En redressement judiciaire, Tati a finalement été repris par Gifi. Sur les 1 700 emplois menacés, l’offre permet d’en sauver 1 428. Reste désormais à remettre le bateau à flot. Pour y arriver, Philippe Ginestet, l’emblématique fondateur de Gifi, prône un retour aux sources.

Pour les salariés de Tati, l’heure est au soulagement. Après plusieurs mois d’incertitude sur leur avenir, ils seront finalement sauvés par le groupe GPG, propriétaire de Gifi, leader français du discount. Un heureux épilogue pour une situation mal engagée. Avec 146 millions d’euros de pertes en 2016 pour 347 millions d’euros de chiffres d’affaires, Agora Distribution, l’entité juridique qui regroupait les enseignes Tati, Fabio Lucci, Gigastore et Degrif’Mania, était devenue un boulet pour Eram, son propriétaire. Malgré des revenus d’1,5 milliard d’euros, ce dernier avait dû clôturer ses comptes 2016 sur des pertes, une première depuis sa création. Pas étonnant donc qu’en mars dernier, il décide de se délester de la filiale.

Priorité à l’emploi

Sans surprise, aucun repreneur ne se positionne, tous étant persuadés que l’entité finira rapidement en redressement judiciaire. Ce qui finit par arriver deux mois plus tard. Conscients du potentiel de reprise, de nombreux industriels s’intéressent alors au dossier. En l’espace d’un mois, cinq propositions tombent, donnant lieu à une série d’enchères. L’enjeu ? Qui sauvera le plus d’emplois. C’est finalement Gifi qui remporte la mise en conservant 1 428 emplois sur les 1 700 menacés et 109 magasins sur les 140. Son principal concurrent, un consortium d’enseignes à bas prix composé de La Foir’Fouille, Centrakor, Stokomani, Maxi Bazar et Dépôt Bingo ne s’engageait qu’à garder 1 298 salariés et 98 magasins. Mieux encore pour les salariés, ils ont réussi à négocier un plan de sauvegarde de l’emploi (PSE) à un niveau inédit pour une société en redressement judiciaire. Ce dernier a été abondé à hauteur de deux millions d’euros.

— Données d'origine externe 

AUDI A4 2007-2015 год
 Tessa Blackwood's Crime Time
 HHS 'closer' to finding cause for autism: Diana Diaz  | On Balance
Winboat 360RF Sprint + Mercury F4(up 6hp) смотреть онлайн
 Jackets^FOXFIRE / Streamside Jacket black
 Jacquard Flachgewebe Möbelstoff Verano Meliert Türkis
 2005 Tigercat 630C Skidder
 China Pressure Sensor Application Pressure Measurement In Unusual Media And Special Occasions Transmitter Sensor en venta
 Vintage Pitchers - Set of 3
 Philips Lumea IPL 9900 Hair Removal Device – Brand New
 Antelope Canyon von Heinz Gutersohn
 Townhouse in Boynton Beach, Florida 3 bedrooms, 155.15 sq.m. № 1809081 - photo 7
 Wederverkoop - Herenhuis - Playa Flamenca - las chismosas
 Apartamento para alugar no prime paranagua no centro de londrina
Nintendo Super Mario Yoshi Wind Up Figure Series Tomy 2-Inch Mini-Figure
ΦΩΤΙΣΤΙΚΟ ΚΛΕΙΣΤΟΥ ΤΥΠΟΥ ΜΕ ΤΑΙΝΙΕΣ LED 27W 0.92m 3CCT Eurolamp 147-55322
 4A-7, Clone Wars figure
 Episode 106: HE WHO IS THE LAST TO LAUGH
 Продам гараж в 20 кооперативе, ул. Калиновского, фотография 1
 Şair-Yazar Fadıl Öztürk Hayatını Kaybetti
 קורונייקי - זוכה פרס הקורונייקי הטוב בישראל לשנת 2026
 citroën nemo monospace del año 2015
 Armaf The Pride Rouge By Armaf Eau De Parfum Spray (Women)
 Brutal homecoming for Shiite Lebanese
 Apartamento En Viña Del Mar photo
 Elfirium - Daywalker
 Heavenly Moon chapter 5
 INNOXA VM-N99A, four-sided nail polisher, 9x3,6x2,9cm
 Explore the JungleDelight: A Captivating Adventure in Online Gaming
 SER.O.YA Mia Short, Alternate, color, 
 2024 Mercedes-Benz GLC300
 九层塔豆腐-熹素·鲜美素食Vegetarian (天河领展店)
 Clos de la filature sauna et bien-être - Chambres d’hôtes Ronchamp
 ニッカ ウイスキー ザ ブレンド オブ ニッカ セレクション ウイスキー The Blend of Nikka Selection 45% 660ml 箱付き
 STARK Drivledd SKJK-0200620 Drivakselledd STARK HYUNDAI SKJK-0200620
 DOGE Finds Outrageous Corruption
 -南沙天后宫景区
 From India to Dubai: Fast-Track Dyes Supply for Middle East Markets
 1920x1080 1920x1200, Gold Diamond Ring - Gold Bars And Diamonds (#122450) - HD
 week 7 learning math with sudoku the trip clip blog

Pour l’intersyndicale CGT-CFDT-UNSA, l’offre de Gifi était « incontestablement la meilleure ». Car, au-delà du nombre supérieur d’emplois sauvés, elle permet d’éviter une « vente à la découpe ». En effet, Philippe Ginestet, le dirigeant et fondateur de Gifi, s’est engagé publiquement à conserver la marque Tati. En attendant, tout est à (re)construire et l’avenir des salariés est encore incertain. Il faut désormais redresser la barre d’un paquebot en plein naufrage. « La solution a été trouvée dans le cadre d'un consensus, et dans un climat social apaisé, ce qui est important pour la suite », tente de rassurer Philippe Jeannerot, l'administrateur judiciaire. Les anciens salariés d’Agora Distribution pourront surtout compter sur l’expérience de Philippe Ginestet en matière de magasins à prix cassés. Pour lui, la recette est simple : « C’est comme en amour. Il faut créer les conditions de l’émerveillement et nouer une relation intime avec les clients. Faire plaisir, c’est notre savoir-faire. »

Mauvais choix

La faillite de l’enseigne historique s’explique avant tout par les mauvais choix stratégiques d’Eram. Tout avait pourtant bien commencé. Entre sa prise de contrôle en 2004 et 2016, la société aura investi pas moins de 495 millions d’euros dans le développement de Tati, passant de 23 à 140 magasins. Pour gonfler le chiffre d’affaires, Eram a décidé d’augmenter les prix et la qualité des biens écoulés. Un nouveau positionnement qui n’a pas séduit la clientèle. Si le plan de Philippe Ginestet n’a pas été encore détaillé, il consistera en un retour aux sources. Un défi de taille qui semble à la mesure de l’homme d’affaires qui  a créé en trente-cinq ans le leader français du discount, avec un chiffre d’affaires d’un milliard d’euros.